Al Capone - Joe Howard
Joseph W. Howard

Joe Howard hatte sich einen denkbar schlechten Moment ausgesucht für seinen Wutausbruch. Und er beging einen weiteren fatalen Fehler. Von Capone zur Rede gestellt nannte er diesen einen spaghettifressenden Zuhälter. Capone schoss Howard ohne Vorwarnung vor allen Leuten in den Kopf.


Heute der Parkplatz einer Spedition, früher Hymie Jacobs Bar: Hier starb Joe Howard durch sechs Schüsse, die aller Wahrscheinlichkeit nach Al Capone abfeuerte.

 

William H. McSwiggin übernahm als Staatsanwalt die Ermittlungen. Er setzte alle Hebel in Bewegung, um Al Capone wegen Mordes hinter Gitter zu bringen. Doch die Augenzeugen klagten plötzlich über riesige Erinnerungslücken. Das Ende vom Lied: Obwohl die Bar an diesem Abend gut besucht gewesen war, bestätigte keiner der anwesenden Gäste, Al Capone dort gesehen zu haben. McSwiggin musste die Anklage fallen lassen.

Ein Mann, mit dem zu rechnen ist

Gleichzeitig rückte die Presseberichterstattung über die Ermittlungen den aufstrebenden Mafiosi erstmals ins Bewusstsein der Öffentlichkeit. Die Tage des diskret im Hintergrund operierenden Capones waren endgültig vorüber.

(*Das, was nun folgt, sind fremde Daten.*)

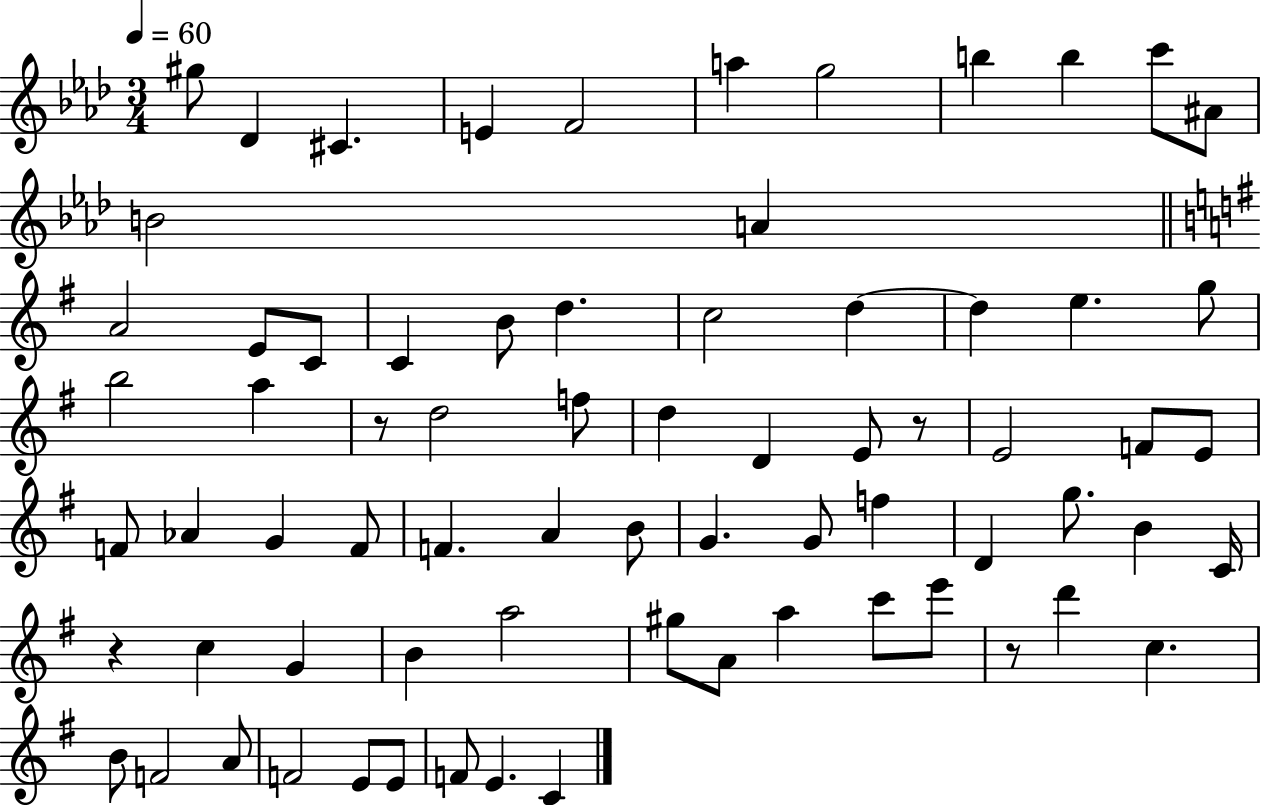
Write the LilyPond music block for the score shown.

{
  \clef treble
  \numericTimeSignature
  \time 3/4
  \key aes \major
  \tempo 4 = 60
  \repeat volta 2 { gis''8 des'4 cis'4. | e'4 f'2 | a''4 g''2 | b''4 b''4 c'''8 ais'8 | \break b'2 a'4 | \bar "||" \break \key g \major a'2 e'8 c'8 | c'4 b'8 d''4. | c''2 d''4~~ | d''4 e''4. g''8 | \break b''2 a''4 | r8 d''2 f''8 | d''4 d'4 e'8 r8 | e'2 f'8 e'8 | \break f'8 aes'4 g'4 f'8 | f'4. a'4 b'8 | g'4. g'8 f''4 | d'4 g''8. b'4 c'16 | \break r4 c''4 g'4 | b'4 a''2 | gis''8 a'8 a''4 c'''8 e'''8 | r8 d'''4 c''4. | \break b'8 f'2 a'8 | f'2 e'8 e'8 | f'8 e'4. c'4 | } \bar "|."
}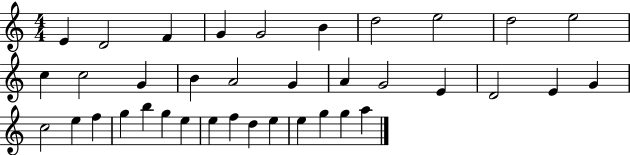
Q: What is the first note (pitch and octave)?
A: E4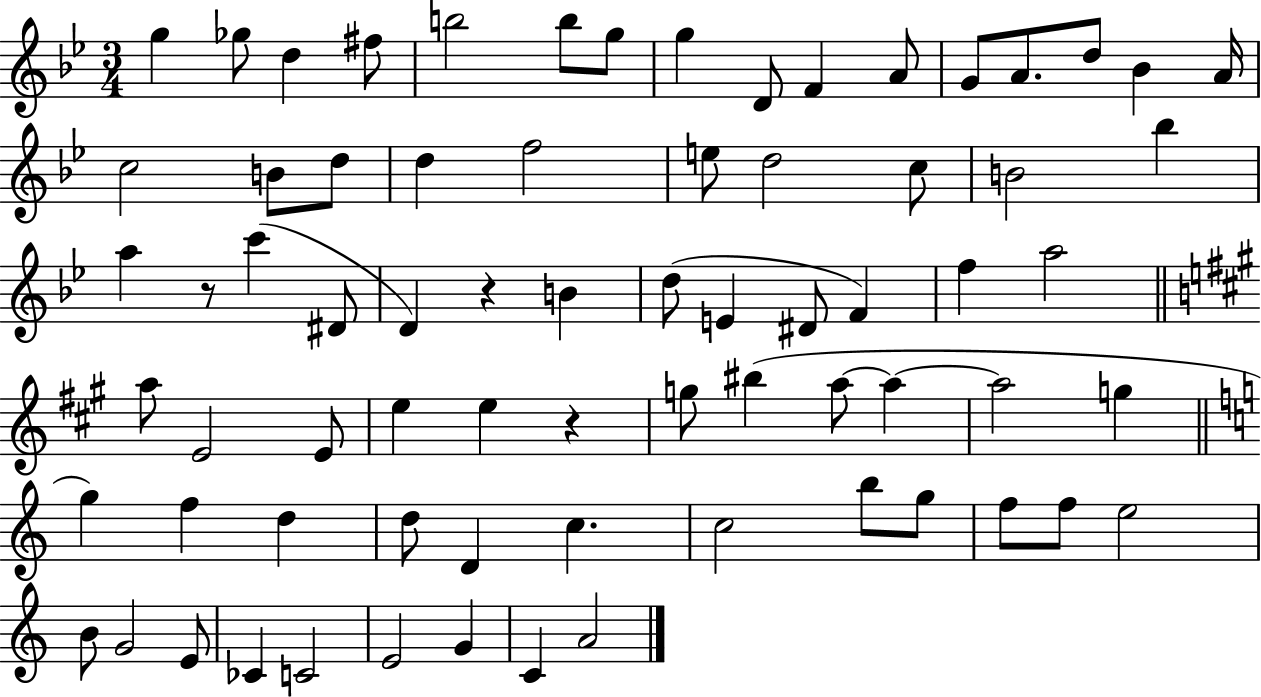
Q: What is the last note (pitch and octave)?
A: A4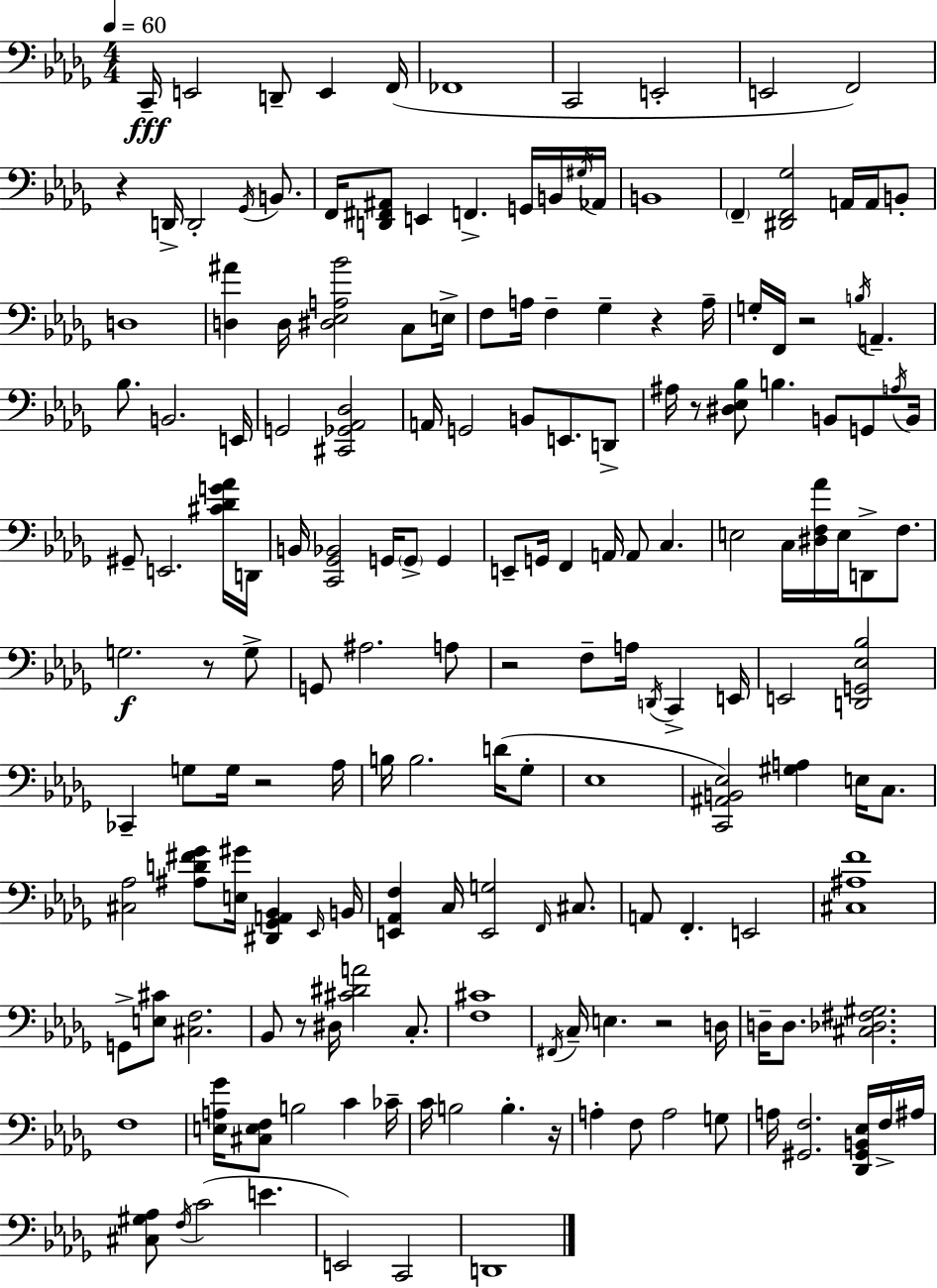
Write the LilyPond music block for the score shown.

{
  \clef bass
  \numericTimeSignature
  \time 4/4
  \key bes \minor
  \tempo 4 = 60
  c,16--\fff e,2 d,8-- e,4 f,16( | fes,1 | c,2 e,2-. | e,2 f,2) | \break r4 d,16-> d,2-. \acciaccatura { ges,16 } b,8. | f,16 <d, fis, ais,>8 e,4 f,4.-> g,16 b,16 | \acciaccatura { gis16 } aes,16 b,1 | \parenthesize f,4-- <dis, f, ges>2 a,16 a,16 | \break b,8-. d1 | <d ais'>4 d16 <dis ees a bes'>2 c8 | e16-> f8 a16 f4-- ges4-- r4 | a16-- g16-. f,16 r2 \acciaccatura { b16 } a,4.-- | \break bes8. b,2. | e,16 g,2 <cis, ges, aes, des>2 | a,16 g,2 b,8 e,8. | d,8-> ais16 r8 <dis ees bes>8 b4. b,8 | \break g,8 \acciaccatura { a16 } b,16 gis,8-- e,2. | <cis' des' g' aes'>16 d,16 b,16 <c, ges, bes,>2 g,16 \parenthesize g,8-> | g,4 e,8-- g,16 f,4 a,16 a,8 c4. | e2 c16 <dis f aes'>16 e16 d,8-> | \break f8. g2.\f | r8 g8-> g,8 ais2. | a8 r2 f8-- a16 \acciaccatura { d,16 } | c,4-> e,16 e,2 <d, g, ees bes>2 | \break ces,4-- g8 g16 r2 | aes16 b16 b2. | d'16( ges8-. ees1 | <c, ais, b, ees>2) <gis a>4 | \break e16 c8. <cis aes>2 <ais d' fis' ges'>8 <e gis'>16 | <dis, ges, a, bes,>4 \grace { ees,16 } b,16 <e, aes, f>4 c16 <e, g>2 | \grace { f,16 } cis8. a,8 f,4.-. e,2 | <cis ais f'>1 | \break g,8-> <e cis'>8 <cis f>2. | bes,8 r8 dis16 <cis' dis' a'>2 | c8.-. <f cis'>1 | \acciaccatura { fis,16 } c16-- e4. r2 | \break d16 d16-- d8. <cis des fis gis>2. | f1 | <e a ges'>16 <cis e f>8 b2 | c'4 ces'16-- c'16 b2 | \break b4.-. r16 a4-. f8 a2 | g8 a16 <gis, f>2. | <des, gis, b, ees>16 f16-> ais16 <cis gis aes>8 \acciaccatura { f16 } c'2( | e'4. e,2) | \break c,2 d,1 | \bar "|."
}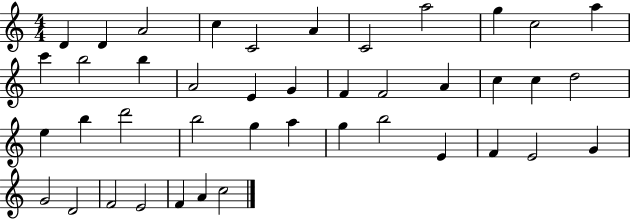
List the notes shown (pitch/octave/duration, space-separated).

D4/q D4/q A4/h C5/q C4/h A4/q C4/h A5/h G5/q C5/h A5/q C6/q B5/h B5/q A4/h E4/q G4/q F4/q F4/h A4/q C5/q C5/q D5/h E5/q B5/q D6/h B5/h G5/q A5/q G5/q B5/h E4/q F4/q E4/h G4/q G4/h D4/h F4/h E4/h F4/q A4/q C5/h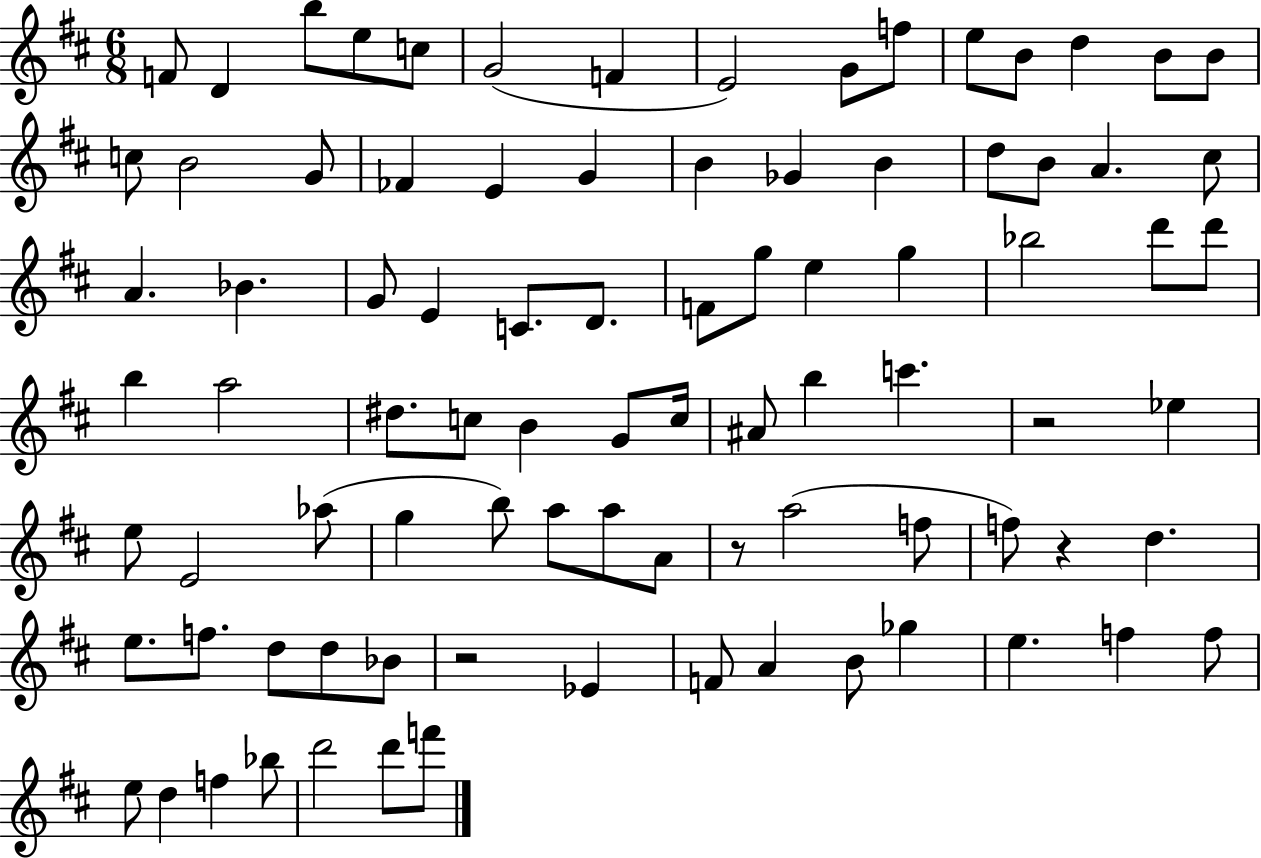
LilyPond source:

{
  \clef treble
  \numericTimeSignature
  \time 6/8
  \key d \major
  f'8 d'4 b''8 e''8 c''8 | g'2( f'4 | e'2) g'8 f''8 | e''8 b'8 d''4 b'8 b'8 | \break c''8 b'2 g'8 | fes'4 e'4 g'4 | b'4 ges'4 b'4 | d''8 b'8 a'4. cis''8 | \break a'4. bes'4. | g'8 e'4 c'8. d'8. | f'8 g''8 e''4 g''4 | bes''2 d'''8 d'''8 | \break b''4 a''2 | dis''8. c''8 b'4 g'8 c''16 | ais'8 b''4 c'''4. | r2 ees''4 | \break e''8 e'2 aes''8( | g''4 b''8) a''8 a''8 a'8 | r8 a''2( f''8 | f''8) r4 d''4. | \break e''8. f''8. d''8 d''8 bes'8 | r2 ees'4 | f'8 a'4 b'8 ges''4 | e''4. f''4 f''8 | \break e''8 d''4 f''4 bes''8 | d'''2 d'''8 f'''8 | \bar "|."
}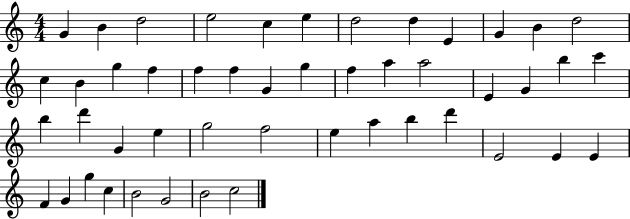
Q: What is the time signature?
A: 4/4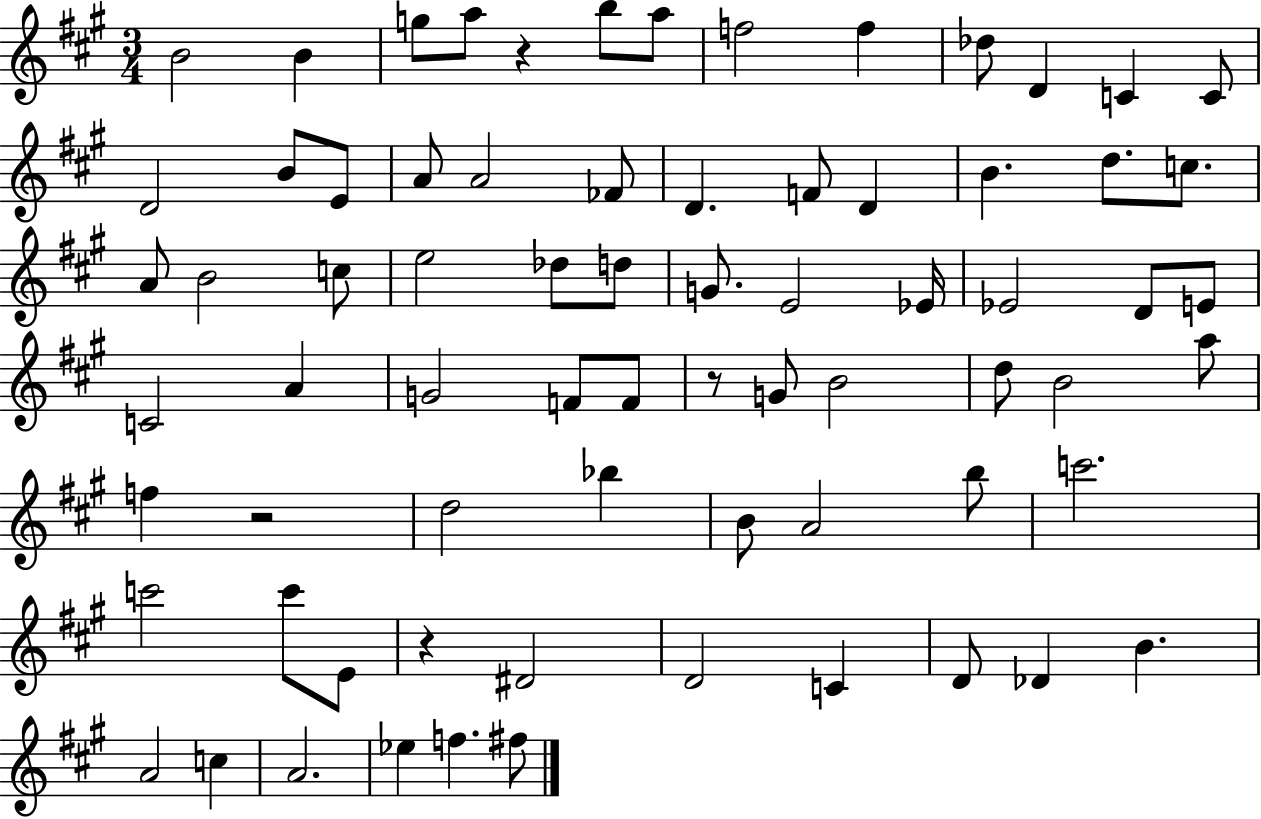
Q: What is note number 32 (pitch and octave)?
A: E4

Al Capone war nun 25 Jahre alt und erst seit vier Jahren in Chicago. Inzwischen war aus ihm ein Mann geworden, mit dem zu rechnen war. Er hatte es zu Wohlstand gebracht, er war einflussreich und er sagte, wo es in Cicero langging. Sowohl für die Ermittlungsbehörden als auch für seine Konkurrenten war er damit zur wandelnden Zielscheibe geworden.

Die Prohibition warf für alle Nutznießer unglaubliche Gewinne ab. Der Profit weckte die Gier auf mehr. Der Frieden unter den Verbrechersyndikaten von Chicago, den Johnny Torrio eingefädelt hatte, bröckelte gewaltig.

Die Ganoven beäugten sich gegenseitig, neideten sich ihre Erfolge, witterten Schwächen beim Gegner, schmiedeten heimliche Allianzen. Alsbald mündeten die Feindseligkeiten in einen offenen Bandenkrieg. Auf den Straßen starben die Gangster, als wäre in Chicago gerade die Pest ausgebrochen.